12. If \( D E=4 x+10, E F=2 x-1 \), and \( D F=9 x-15 \), find \( D F \).

To solve for \( D F \), we can use the fact that the segments \( D E \), \( E F \), and \( D F \) are related in the following way: \( D F = D E + E F \).

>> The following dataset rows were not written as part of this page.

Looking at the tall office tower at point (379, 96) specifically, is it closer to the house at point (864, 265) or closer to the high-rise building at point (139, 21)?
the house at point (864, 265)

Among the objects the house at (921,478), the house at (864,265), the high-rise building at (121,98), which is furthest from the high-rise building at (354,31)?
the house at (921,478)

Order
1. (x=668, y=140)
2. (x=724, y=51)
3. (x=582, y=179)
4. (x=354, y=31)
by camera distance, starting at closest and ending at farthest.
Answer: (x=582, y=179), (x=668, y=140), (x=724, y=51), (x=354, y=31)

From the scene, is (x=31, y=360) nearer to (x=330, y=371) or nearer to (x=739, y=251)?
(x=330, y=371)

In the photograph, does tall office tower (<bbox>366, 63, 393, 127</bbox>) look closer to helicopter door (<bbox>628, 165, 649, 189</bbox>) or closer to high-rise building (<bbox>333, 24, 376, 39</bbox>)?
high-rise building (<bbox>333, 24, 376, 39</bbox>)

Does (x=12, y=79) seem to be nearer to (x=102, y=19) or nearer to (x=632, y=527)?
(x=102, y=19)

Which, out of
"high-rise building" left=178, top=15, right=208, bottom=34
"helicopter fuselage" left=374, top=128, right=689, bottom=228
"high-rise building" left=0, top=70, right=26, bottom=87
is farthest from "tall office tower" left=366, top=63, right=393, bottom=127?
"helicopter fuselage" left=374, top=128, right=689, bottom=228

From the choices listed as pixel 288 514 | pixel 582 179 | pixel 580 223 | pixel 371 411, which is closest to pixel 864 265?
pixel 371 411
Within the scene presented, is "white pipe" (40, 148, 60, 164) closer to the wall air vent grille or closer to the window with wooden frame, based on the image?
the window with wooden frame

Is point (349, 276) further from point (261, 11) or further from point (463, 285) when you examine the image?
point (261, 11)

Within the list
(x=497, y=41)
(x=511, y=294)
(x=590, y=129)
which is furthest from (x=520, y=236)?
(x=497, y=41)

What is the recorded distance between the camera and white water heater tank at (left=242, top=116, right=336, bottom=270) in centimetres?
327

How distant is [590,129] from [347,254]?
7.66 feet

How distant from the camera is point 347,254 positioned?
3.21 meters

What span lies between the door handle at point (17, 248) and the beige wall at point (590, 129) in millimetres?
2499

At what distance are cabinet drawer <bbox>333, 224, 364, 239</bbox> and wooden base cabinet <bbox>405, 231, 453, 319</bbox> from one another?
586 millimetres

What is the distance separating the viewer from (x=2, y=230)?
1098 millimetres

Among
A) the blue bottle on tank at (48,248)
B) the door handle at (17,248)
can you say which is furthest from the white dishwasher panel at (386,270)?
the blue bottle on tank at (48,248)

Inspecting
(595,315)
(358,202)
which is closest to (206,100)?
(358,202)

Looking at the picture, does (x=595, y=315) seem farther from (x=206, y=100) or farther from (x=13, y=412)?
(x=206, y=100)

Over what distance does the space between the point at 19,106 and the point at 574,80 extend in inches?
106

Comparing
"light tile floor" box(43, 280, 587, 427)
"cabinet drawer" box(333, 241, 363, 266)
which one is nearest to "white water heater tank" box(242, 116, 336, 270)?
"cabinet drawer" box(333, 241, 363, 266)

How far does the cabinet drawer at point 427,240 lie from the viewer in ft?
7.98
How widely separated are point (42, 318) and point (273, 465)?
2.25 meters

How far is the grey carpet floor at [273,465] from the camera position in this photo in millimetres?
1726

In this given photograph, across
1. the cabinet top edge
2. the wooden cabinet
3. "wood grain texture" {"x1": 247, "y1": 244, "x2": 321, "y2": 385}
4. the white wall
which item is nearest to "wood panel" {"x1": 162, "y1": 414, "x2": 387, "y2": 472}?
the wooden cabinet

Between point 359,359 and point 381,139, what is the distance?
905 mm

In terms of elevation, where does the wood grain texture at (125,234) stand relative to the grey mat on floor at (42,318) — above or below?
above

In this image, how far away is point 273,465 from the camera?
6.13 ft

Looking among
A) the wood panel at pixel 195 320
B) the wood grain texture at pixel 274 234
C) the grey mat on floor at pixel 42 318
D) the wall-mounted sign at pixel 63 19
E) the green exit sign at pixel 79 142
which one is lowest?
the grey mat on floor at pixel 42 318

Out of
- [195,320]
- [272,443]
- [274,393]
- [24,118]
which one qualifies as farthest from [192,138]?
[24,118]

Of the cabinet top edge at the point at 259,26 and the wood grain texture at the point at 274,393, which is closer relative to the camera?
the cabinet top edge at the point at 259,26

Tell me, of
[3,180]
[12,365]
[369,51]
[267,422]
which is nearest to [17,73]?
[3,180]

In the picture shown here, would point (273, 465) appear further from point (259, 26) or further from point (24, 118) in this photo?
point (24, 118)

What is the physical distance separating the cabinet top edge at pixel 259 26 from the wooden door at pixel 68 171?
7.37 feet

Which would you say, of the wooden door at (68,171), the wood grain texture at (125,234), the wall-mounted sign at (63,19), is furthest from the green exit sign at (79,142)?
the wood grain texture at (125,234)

Given: - \( D E = 4x + 10 \) - \( E F = 2x - 1 \) - \( D F = 9x - 15 \) Now, we substitute the expressions for \( D E \) and \( E F \) into the equation for \( D F \): \[ D F = D E + E F \] So we have: \[ 9x - 15 = (4x + 10) + (2x - 1) \] Combining the right side gives: \[ 9x - 15 = 4x + 2x + 10 - 1 \] \[ 9x - 15 = 6x + 9 \] Next, we can solve for \( x \) by moving \( 6x \) to the left side: \[ 9x - 6x - 15 = 9 \] \[ 3x - 15 = 9 \] Now, adding 15 to both sides: \[ 3x = 24 \] \[ x = 8 \] Now that we have \( x \), we can substitute it back to find \( D F \): \[ D F = 9x - 15 \] \[ D F = 9(8) - 15 \] \[ D F = 72 - 15 \] \[ D F = 57 \] Thus, the value of \( D F \) is \( \boxed{57} \).